Suddenly the door thumped with a low, heavy sound, like dropping a melon on the table.  I dropped to the floor and pressed my face into the colorful coils, and saw his black, steel-toed Oxford’s sparkle in the bright overhead light.  I saw the swift shadow, perhaps a bird and heard that same heavy thud, and watched as crimson rain sprinkled the linoleum.  The color spotted the vinyl floor slowly, as though it were being restrained somehow, pulled in, withheld, and swallowed.
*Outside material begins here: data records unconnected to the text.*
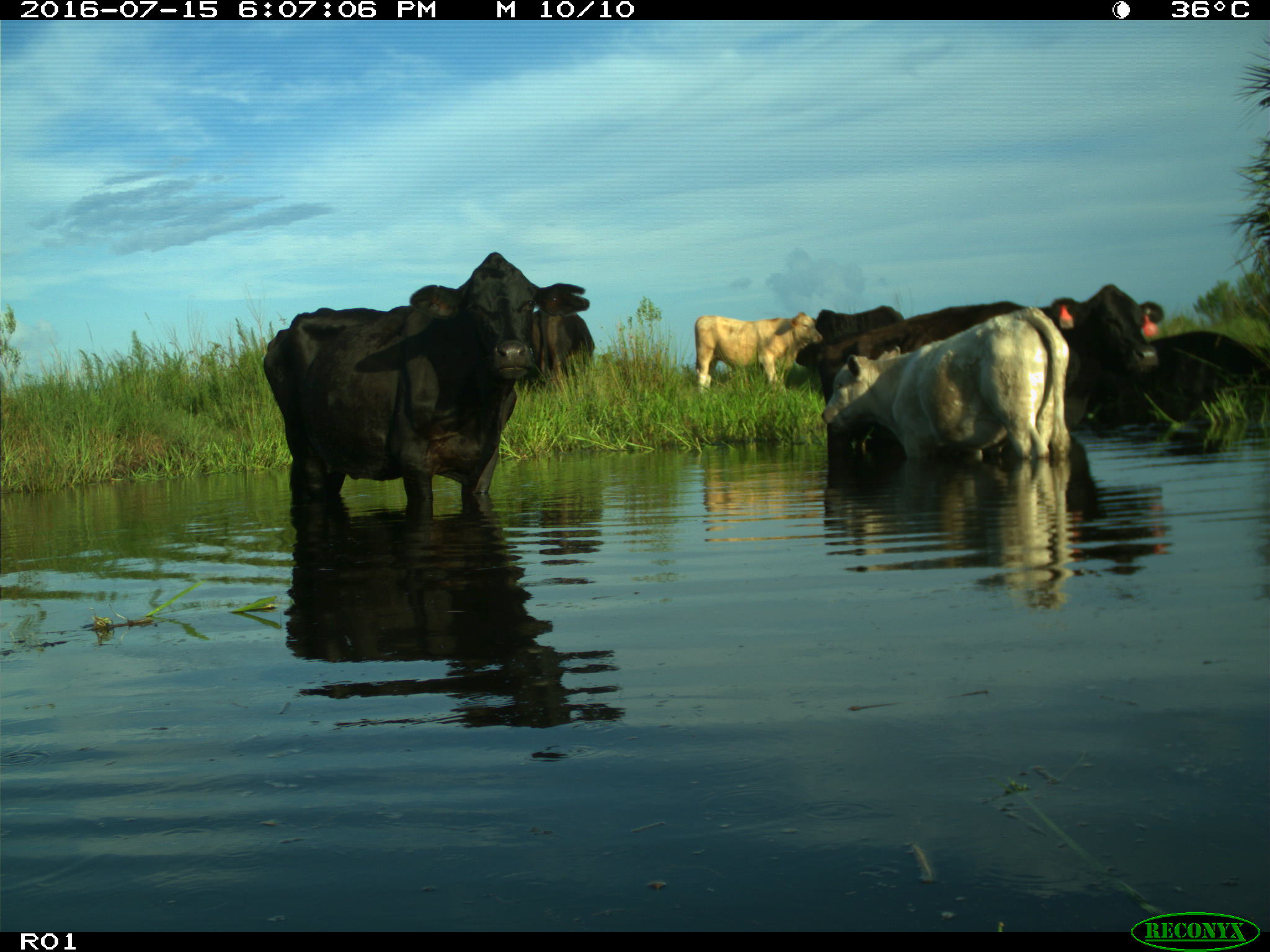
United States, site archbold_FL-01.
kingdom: Animalia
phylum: Chordata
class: Mammalia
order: Artiodactyla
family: Bovidae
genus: Bos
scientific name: Bos taurus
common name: domestic cow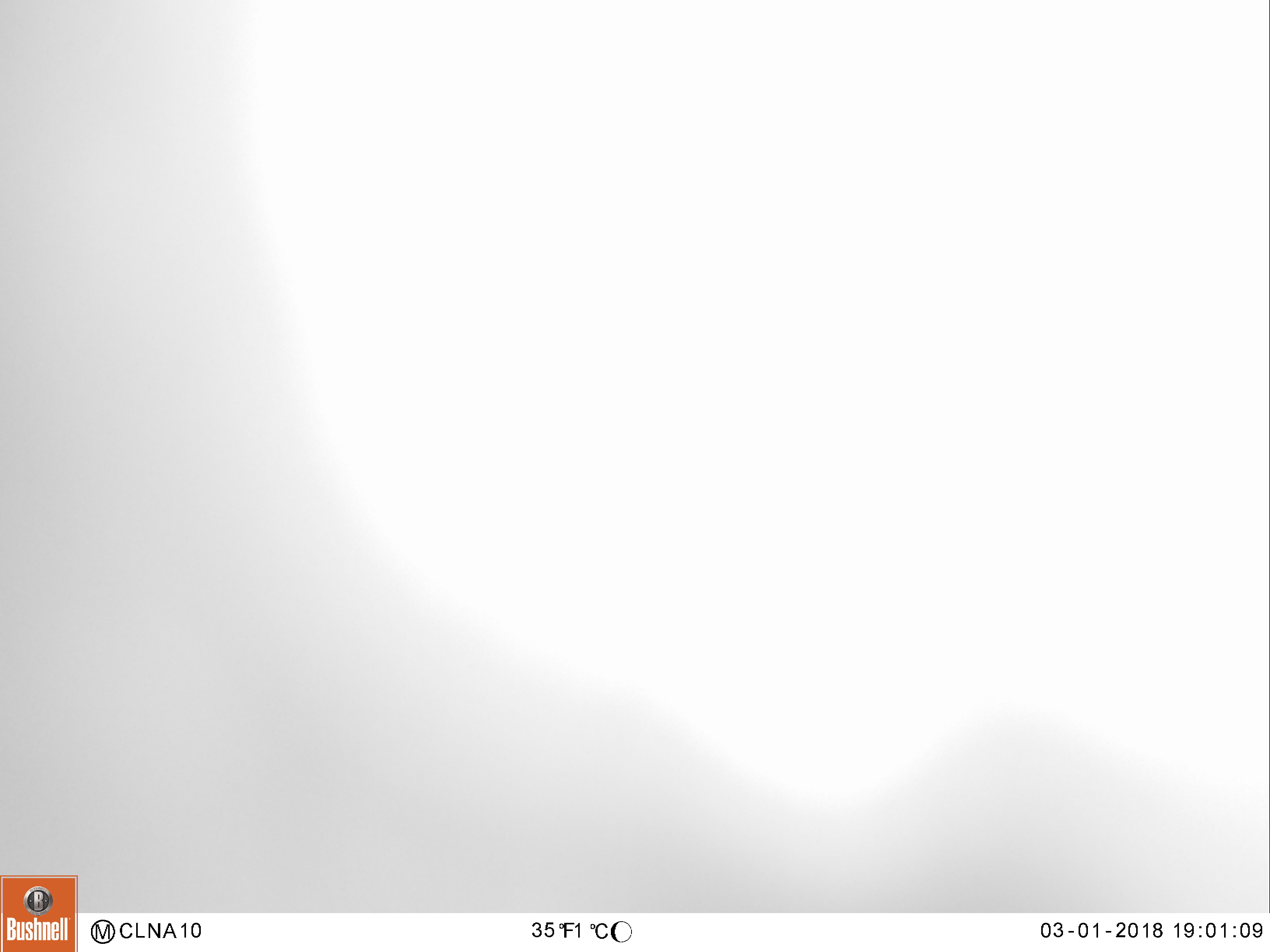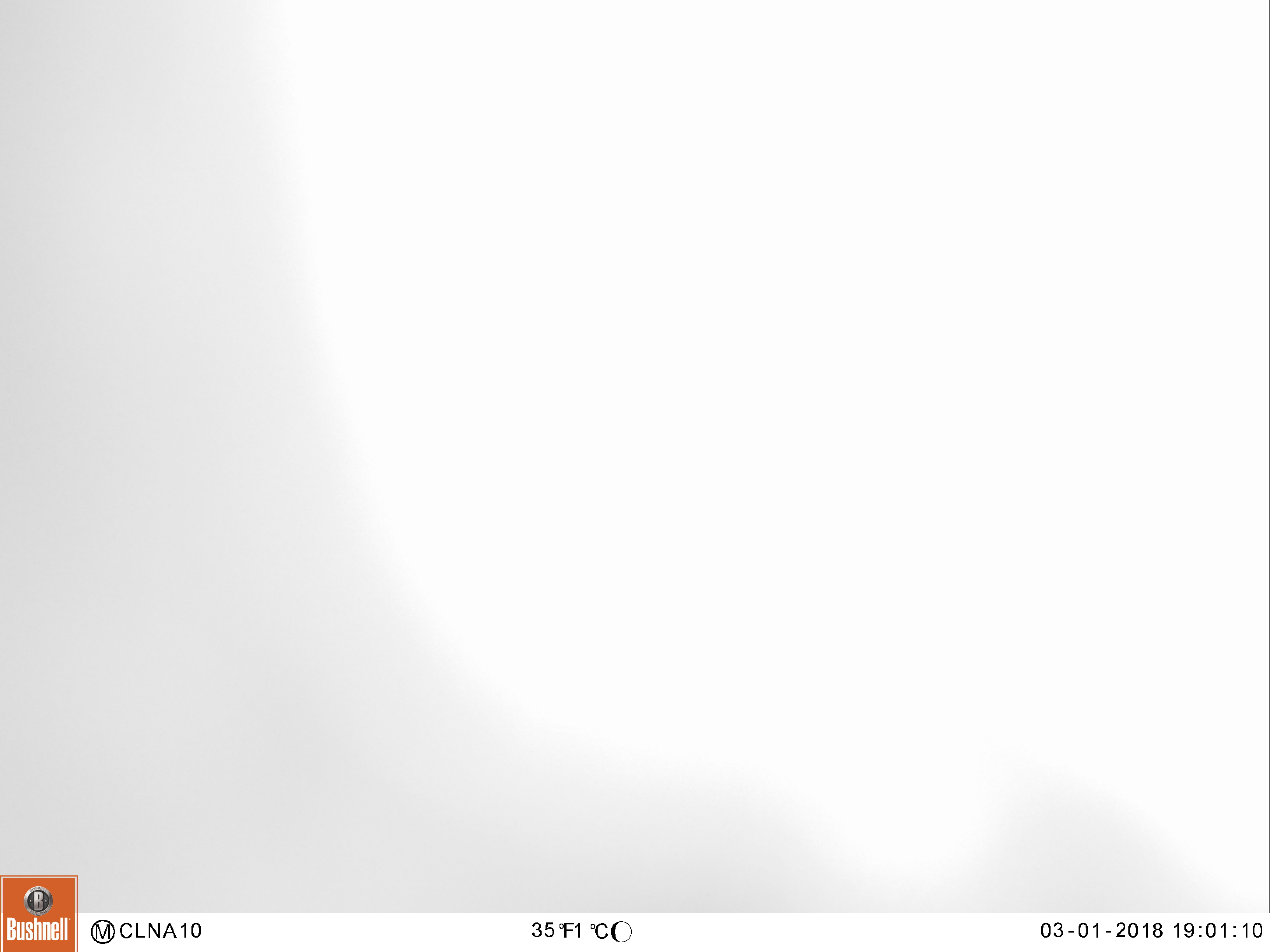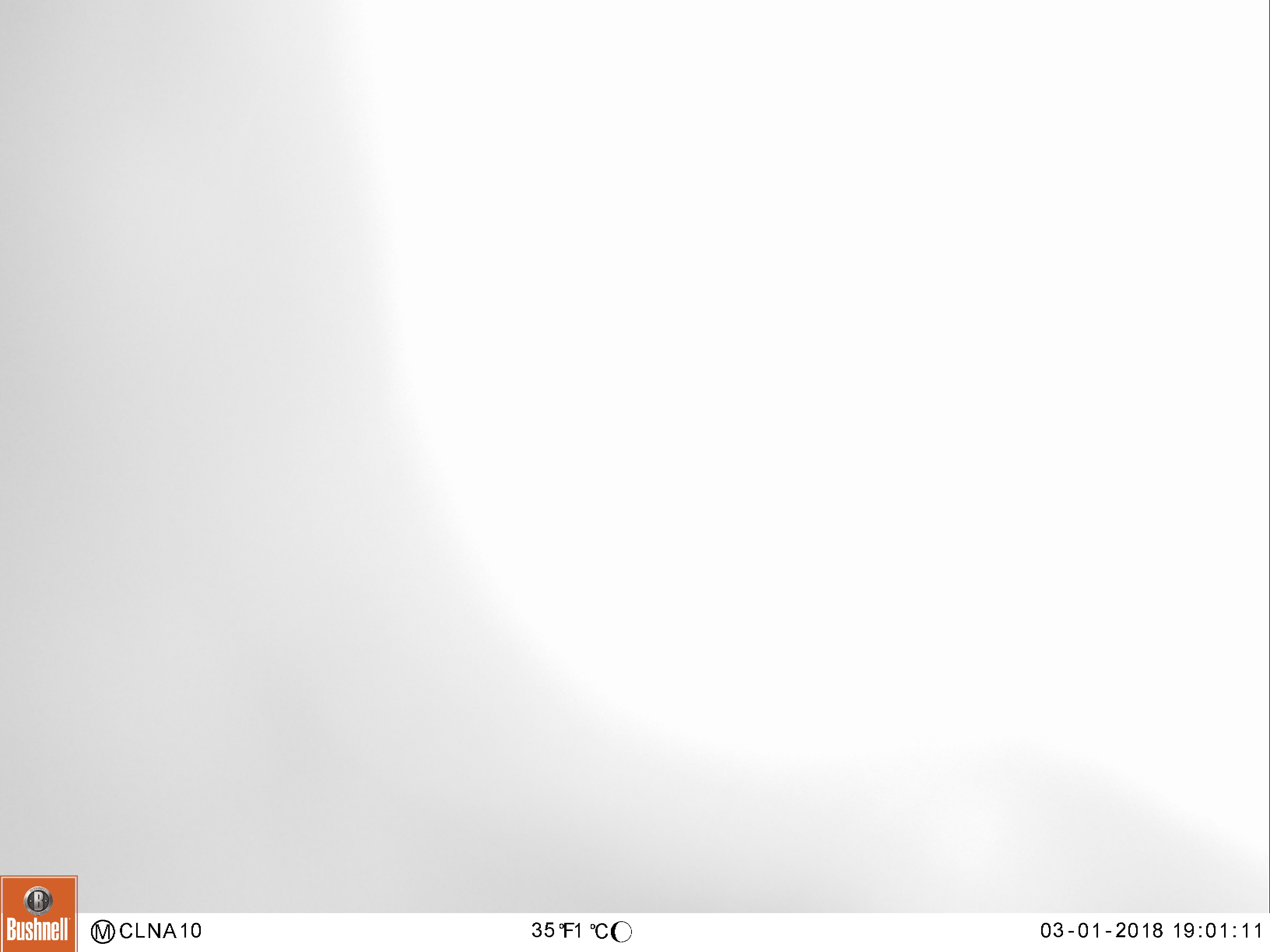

It was quiet for a moment, the shiny black Oxford’s rolling as though they were standing on the deck of a heaving ship, the scarlet rain drops preceded by a sniffle.  Through the whole time I had held my breath until I exhaled with a small sob.  My mother’s face grew enormous as I saw her eyes and bloodied nose drop to the floor, pressing herself to the door.  Her hand waved him off saying, “Ssh, he’s awake, he’s been listening. . .”  Her bright blue eyes caught mine and we looked at each other for a moment.  As I began to move towards her, to . . . I don’t know what, help her . . . again I saw that fluttering shadow, except this time it was no shadow, but a black, heavy steel-toed Oxford, and it landed its iron nose at the back of her head and crushed her face into the crack at the bottom of the door.  Her eyes didn’t close, but opened further as though she were releasing any blind hope and I moved quickly away from the door and crawled under the bed.  I heard his heavy steps move off and watched as the kitchen light was turned out.

It was months before I could sleep in my bed, often crawling under it once she turned out the lamp and closed the door.  I suppose the worst part though was for her: For me to see her like that, in a position of no hope, no dreams, just the flat end of a hand or the blunt toe of a shoe.